Celsius alleges that rather than managing its assets as requested, Stone instead invested heavily in NFTs – including CryptoPunks and Bullrun Babes – to the tune of 1070 ETH. Allegedly, Stone later sold some of the NFTs for 1071 ETH before funnelling the funds through crypto mixing service Tornado Cash to his own private wallet rather than back into the Celsius-controlled wallet.
Celsius claims Stone had no authorisation to purchase NFTs as part of his role and suggests he might have done so because he was aware it was difficult for Celsius to track NFT purchases through its internal systems, making the theft harder to notice.
In addition to what it claims was intentional theft, Celsius claims Stone also cost the lender over US$50 million through his ineptitude, saying he proved himself “incapable” of investing profitably in cryptocurrencies.
Stone, responding to these accusations through his lawyer, Kyle Roche, claims all of the investments he made on behalf of Celsius were authorised by the lender’s CEO, Alex Mashinsky.

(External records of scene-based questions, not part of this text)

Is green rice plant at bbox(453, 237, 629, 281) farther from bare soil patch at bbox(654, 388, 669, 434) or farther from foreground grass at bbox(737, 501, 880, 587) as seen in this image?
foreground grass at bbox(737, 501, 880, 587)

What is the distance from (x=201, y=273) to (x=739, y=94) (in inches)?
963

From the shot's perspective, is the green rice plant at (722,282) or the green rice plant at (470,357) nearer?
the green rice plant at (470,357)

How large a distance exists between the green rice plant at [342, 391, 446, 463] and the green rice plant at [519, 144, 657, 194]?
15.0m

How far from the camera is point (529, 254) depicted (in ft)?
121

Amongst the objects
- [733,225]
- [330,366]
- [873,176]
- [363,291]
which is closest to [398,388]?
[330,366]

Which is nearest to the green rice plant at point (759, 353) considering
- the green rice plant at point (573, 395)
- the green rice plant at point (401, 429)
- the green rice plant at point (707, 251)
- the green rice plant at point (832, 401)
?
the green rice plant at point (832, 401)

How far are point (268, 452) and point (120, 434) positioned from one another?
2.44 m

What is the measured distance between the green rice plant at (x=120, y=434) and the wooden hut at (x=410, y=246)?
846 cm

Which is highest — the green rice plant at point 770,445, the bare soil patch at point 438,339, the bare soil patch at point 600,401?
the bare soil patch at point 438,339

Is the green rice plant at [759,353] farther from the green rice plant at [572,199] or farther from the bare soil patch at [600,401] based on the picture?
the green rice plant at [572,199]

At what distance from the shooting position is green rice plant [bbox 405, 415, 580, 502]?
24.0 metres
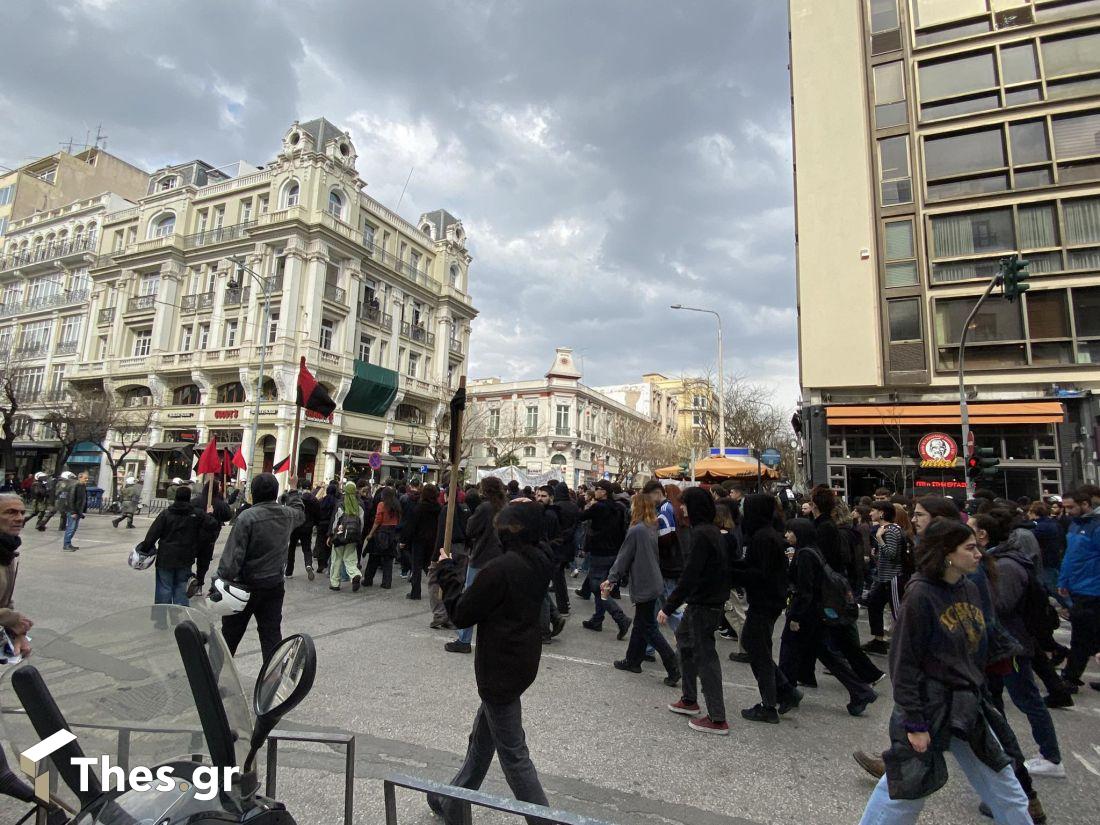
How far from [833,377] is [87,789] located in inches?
878

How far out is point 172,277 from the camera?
3447 centimetres

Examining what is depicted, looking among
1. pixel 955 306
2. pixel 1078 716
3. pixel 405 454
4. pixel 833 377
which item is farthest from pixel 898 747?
pixel 405 454

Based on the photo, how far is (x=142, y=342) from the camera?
35.4 meters

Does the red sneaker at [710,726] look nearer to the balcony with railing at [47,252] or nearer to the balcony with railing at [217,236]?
the balcony with railing at [217,236]

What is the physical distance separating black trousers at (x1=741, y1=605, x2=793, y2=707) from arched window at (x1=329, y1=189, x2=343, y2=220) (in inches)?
1338

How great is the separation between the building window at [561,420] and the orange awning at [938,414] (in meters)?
33.8

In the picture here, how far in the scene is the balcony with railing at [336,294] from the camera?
3222 cm

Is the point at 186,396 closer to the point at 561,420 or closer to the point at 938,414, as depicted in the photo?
the point at 561,420

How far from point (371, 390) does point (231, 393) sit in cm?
748

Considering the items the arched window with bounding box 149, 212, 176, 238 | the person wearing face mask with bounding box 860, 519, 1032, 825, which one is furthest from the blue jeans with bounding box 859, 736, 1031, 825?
the arched window with bounding box 149, 212, 176, 238

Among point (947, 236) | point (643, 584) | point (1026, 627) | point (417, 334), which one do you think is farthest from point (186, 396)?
point (1026, 627)

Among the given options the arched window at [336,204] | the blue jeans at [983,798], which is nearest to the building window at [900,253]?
the blue jeans at [983,798]

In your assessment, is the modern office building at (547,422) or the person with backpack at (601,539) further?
the modern office building at (547,422)

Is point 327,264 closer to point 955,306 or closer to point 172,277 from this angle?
point 172,277
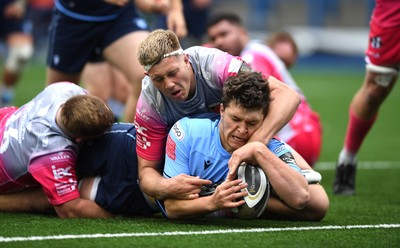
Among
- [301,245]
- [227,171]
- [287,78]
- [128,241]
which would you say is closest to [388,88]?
[287,78]

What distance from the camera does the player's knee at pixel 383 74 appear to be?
6.23 metres

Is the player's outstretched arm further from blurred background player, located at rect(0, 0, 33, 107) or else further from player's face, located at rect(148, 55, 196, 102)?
blurred background player, located at rect(0, 0, 33, 107)

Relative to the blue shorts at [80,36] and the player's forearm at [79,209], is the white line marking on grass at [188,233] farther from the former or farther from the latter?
the blue shorts at [80,36]

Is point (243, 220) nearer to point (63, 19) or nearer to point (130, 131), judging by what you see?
point (130, 131)

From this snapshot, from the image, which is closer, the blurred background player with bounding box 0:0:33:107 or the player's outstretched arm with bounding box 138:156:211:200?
the player's outstretched arm with bounding box 138:156:211:200

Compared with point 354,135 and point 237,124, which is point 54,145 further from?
point 354,135

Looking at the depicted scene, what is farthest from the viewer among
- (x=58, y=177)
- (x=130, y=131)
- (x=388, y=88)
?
(x=388, y=88)

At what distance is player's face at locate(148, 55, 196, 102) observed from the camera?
479 centimetres

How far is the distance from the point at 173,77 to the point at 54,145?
2.70 feet

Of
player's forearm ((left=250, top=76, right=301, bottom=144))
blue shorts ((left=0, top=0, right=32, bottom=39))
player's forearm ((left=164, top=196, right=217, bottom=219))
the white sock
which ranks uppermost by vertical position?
player's forearm ((left=250, top=76, right=301, bottom=144))

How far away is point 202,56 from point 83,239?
1.38m

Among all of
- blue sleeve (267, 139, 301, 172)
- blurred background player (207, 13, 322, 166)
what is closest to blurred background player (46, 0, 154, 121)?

Claims Follow Previous Suit From KeyFi Against Celsius
These complaints come six weeks after Stone’s company, KeyFi, filed suit against Celsius, claiming it was operating a Ponzi scheme and that it owed Stone hundreds of millions of dollars in unpaid compensation.
Stone claims Celsius ran out of money because it relied on attracting new customers by offering excessively high rates of return, and because it failed to adequately manage risk by hedging its investments. He also says he generated over US$800 million in profit in seven months for the lender, further claiming that he’s entitled to 20 percent of this profit – over US$200 million.
Financial documents filed by Celsius last week as part of its bankruptcy hearing show that the lender has a US$2 billion hole in its books and could be completely out of cash by the end of October.